In my (by now somewhat infamous) discussion of the Dover trial (which occurs here, and in Chapter 2 of my book), I took issue with Judge Jones (and with Robert Pennock) for endorsing methodological naturalism, understood as the claim that science can’t in principle investigate supernatural phenomena. I was happy to come across an article by physicist Sean Carroll where he endorses the same anti-methodogical-naturalism point that I do:

There’s no obstacle in principle to imagining that the normal progress of science could one day conclude that the invocation of a supernatural component was the best way of understanding the universe. Indeed, this scenario is basically the hope of most proponents of Intelligent Design. The point is not that this couldn’t possibly happen — it’s that it hasn’t happened in our actual world.

I’ve been given a hard time for saying this, so I’m happy to see smart people agreeing with me.

As I said in my previous post, there’s a lot wrong with Robert Pennock’s piece ”Can’t Philosophers Tell the Difference Between Science and Religion? Demarcation Revisited”, in the new edition of But is it Science?. Here is just one of the problems. 

Pennock is famous (or perhaps infamous) for holding that claims about supernatural beings are untestable; Pennock says that the supernatural is inherently mysterious to us. I have a lot to say about why that’s wrong in my forthcoming book, Seeking God in Science: An Atheist Defends Intelligent Design. Elliott Sober also has a nice argument that some some claims about supernatural beings are testable. Sober gives the example:

the claim that an omnipotent supernatural being wanted above all that everything in nature be purple.

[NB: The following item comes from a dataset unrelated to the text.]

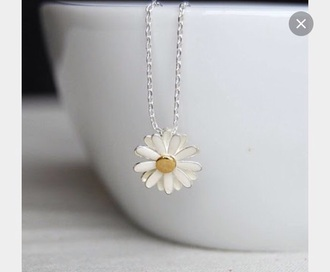 jewels daisy cute colorful style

This is a claim that’s testable — we can observe the world, see that not everything is purple, and conclude that the claim is false. But Pennock takes issue with this. He writes:

Might not all of nature now indeed “be purple” in its noumenal substance, irrespective of its accidents, as wine purportedly becomes blood without observable change in the miracle of the Eucharist? (p. 552)

Pennock concludes that Sober’s claim is not testable.

But Pennock’s reasoning is misleading here. There are two ways to understand the thesis that a claim is testable. One way, the weak way, is to hold that one can get powerful evidence for or against the claim. The other way , the strong way, is to hold that one can get conclusive proof for or against the claim. Now, If one understands testability the strong way, then it turns out that virtually no scientific claim is testable — we don’t have conclusive proof  that we’re not brains in vats, and hence however the world appears to us via our scientific investigation could be false, because it could be the case that we’re brains in vats and the real world containing the vats is different from how the world appears to us. So the strong way is unreasonable. On the weaker way, then ordinary scientific claims are testable, even though we can’t get conclusive proof for or against them, just as the claim that everything in nature is purple is testable, even though we can’t get conclusive proof against that claim. Thus, on a reasonable understanding of what it is for a claim to be testable, Sober has provided a good example of a claim about the supernatural that’s testable.

Here’s another way to respond to Pennock. We could just change Sober’s example slightly, so that we’re talking about 

the claim that an omnipotent supernatural being wanted above all that everything in nature APPEARS TO US TO BE purple.

This claim is testable, even on the strong reading of testability. It follows that Pennock is wrong to hold that claims about the supernatural are not testable.